Iran sentences Americans to eight years in jail for espionage, illegal entry
|Publisher||Radio Free Europe/Radio Liberty|
|Publication Date||20 August 2011|
|Cite as||Radio Free Europe/Radio Liberty, Iran sentences Americans to eight years in jail for espionage, illegal entry, 20 August 2011, available at: http://www.refworld.org/docid/4e5cdbd62d.html [accessed 7 October 2015]|
Last updated (GMT/UTC): 20.08.2011 13:44
Shane Bauer (left) and Josh Fattal in a Tehran court in February
The chief Iranian prosecutor has confirmed eight-year jail sentences for two U.S. citizens arrested along the Iran-Iraq border nearly two years ago.
Local state-run news agencies report that Shane Bauer and Josh Fattal were given three years for "illegal entry" into the country and five additional years on charges of "espionage."
Prosecutor-General Abbas Jafari Dolatabadi was quoted as saying the two have 20 days to appeal.
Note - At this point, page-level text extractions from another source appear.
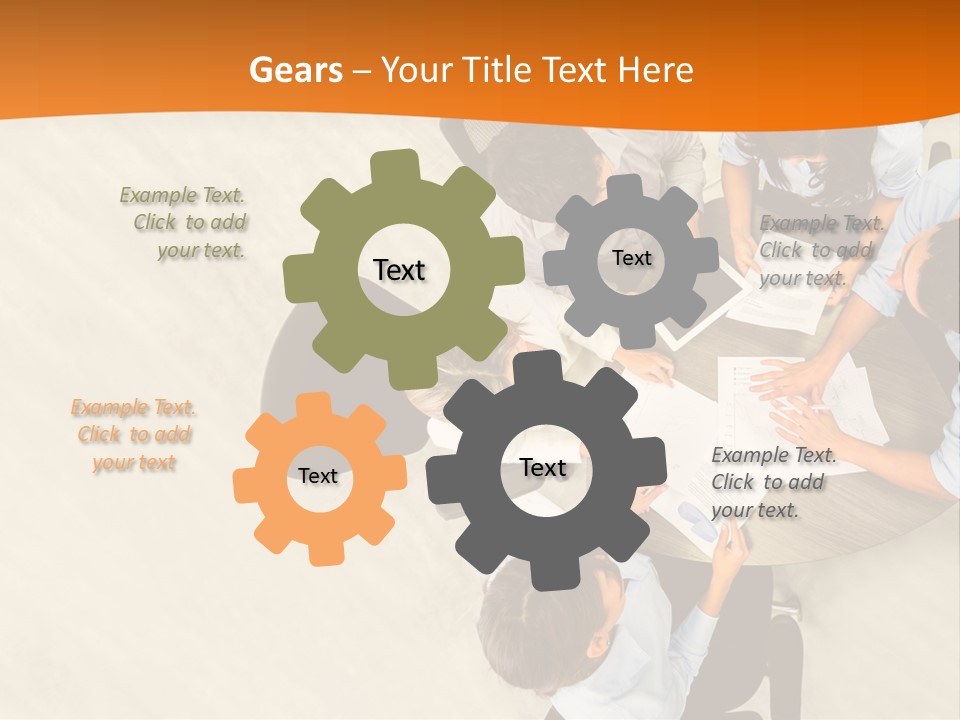 Gears – Your Title Text Here

Example Text. Click to add your text.

Text

Text

Example Text. Click to add your text.

Example Text. Click to add your text

Text

Text

Example Text. Click to add your text.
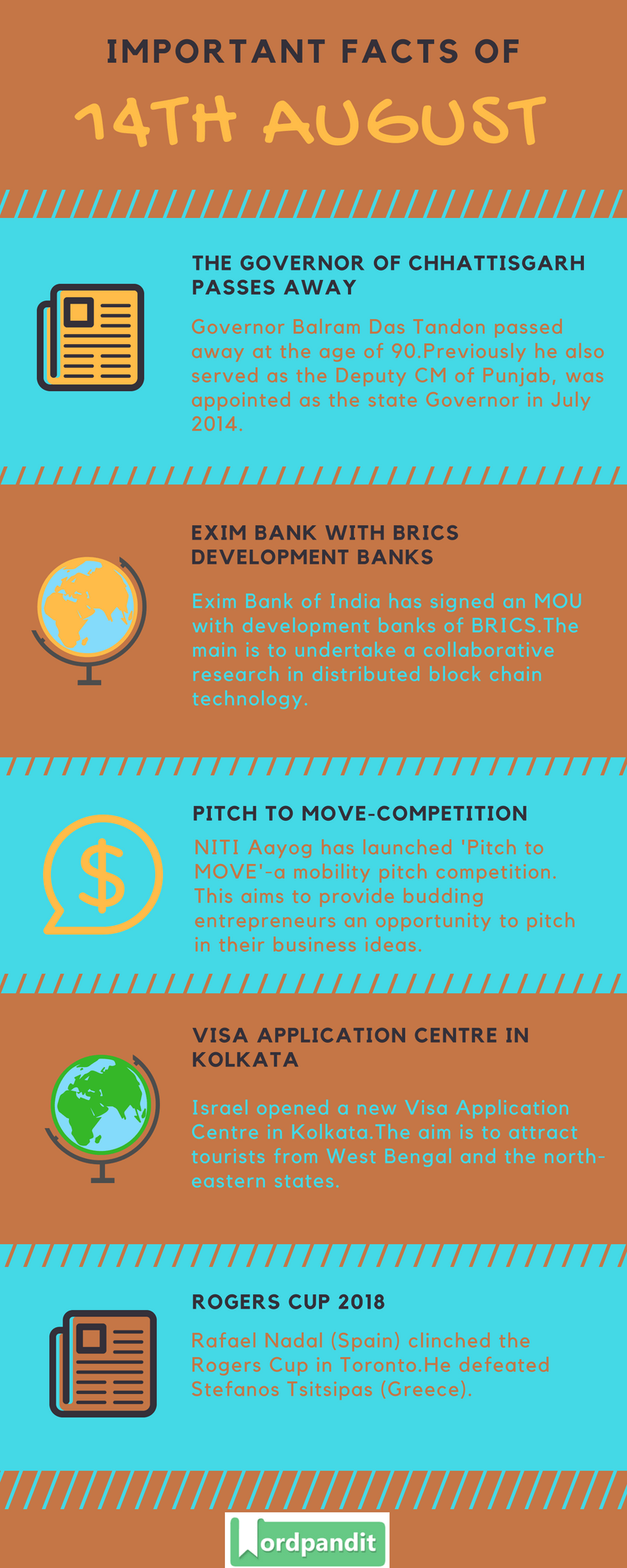 IMPORTANT FACTS OF

14TH AUGUST

THE GOVERNOR OF CHHATTISGARH PASSES AWAY

Governor Balram Das Tandon passed away at the age of 90.Previously he also served as the Deputy CM of Punjab, was appointed as the state Governor in July 2014.

EXIM BANK WITH BRICS DEVELOPMENT BANKS

Exim Bank of India has signed an MOU with development banks of BRICS.The main is to undertake a collaborative research in distributed block chain technology.

PITCH TO MOVE-COMPETITION

NITI Aayog has launched 'Pitch to MOVE'-a mobility pitch competition. This aims to provide budding entrepreneurs an opportunity to pitch in their business ideas.

VISA APPLICATION CENTRE IN KOLKATA

Israel opened a new Visa Application Centre in Kolkata.The aim is to attract tourists from West Bengal and the north-eastern states.

ROGERS CUP 2018

Rafael Nadal (Spain) clinched the Rogers Cup in Toronto.He defeated Stefanos Tsitsipas (Greece).

Wordpandit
It is not immediately clear if the sentences include time served.
A third American arrested with the pair, Sarah Shourd, has yet to receive a verdict.
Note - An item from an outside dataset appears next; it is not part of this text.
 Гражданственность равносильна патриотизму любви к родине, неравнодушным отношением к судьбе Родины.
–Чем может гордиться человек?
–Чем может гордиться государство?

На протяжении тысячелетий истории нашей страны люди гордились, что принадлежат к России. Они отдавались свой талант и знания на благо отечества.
Shourd, Bauer's fiancee, was released on $500,000 bail on medical grounds in September 2010 and is now in California.
Earlier, the Americans' lawyer, Masud Shafii, had expressed hope for the release of his clients after Iranian Foreign Minister Ali Akbar Salehi said on August 6 he hoped the trial of Bauer and Fattal would lead to their "freedom."
Bauer, Fattal, and fellow U.S. citizen Sarah Shourd were apprehended by Iranian guards near the unmarked border with Iraq in July 2009.
The three pleaded not guilty at a closed-door hearing on February 6, saying they strayed into Iranian territory by mistake while hiking in a scenic area in northern Iraq.
They had been awaiting a verdict following another trial hearing on July 31.
U.S. officials have dismissed any suggestions that the three Americans were spies.
The case has added to tensions between the United States and Iran that were already high over other issues, including Tehran's disputed nuclear program. The two countries have no direct diplomatic relations, so Washington has been relying on an interests section at the Swiss Embassy in Tehran to follow the case.
In June, relatives of the two men alleged their loved ones were being subjected to psychological torture, physical abuse, and a lack of due process in Iran.
In May, U.S. boxing legend Muhammad Ali and several other prominent U.S. Muslims sent a letter to Iran's Supreme Leader Ayatolah Ali Khamenei saying that the men should be released on the basis of compassion and kindness "following the example of Prophet Muhammad."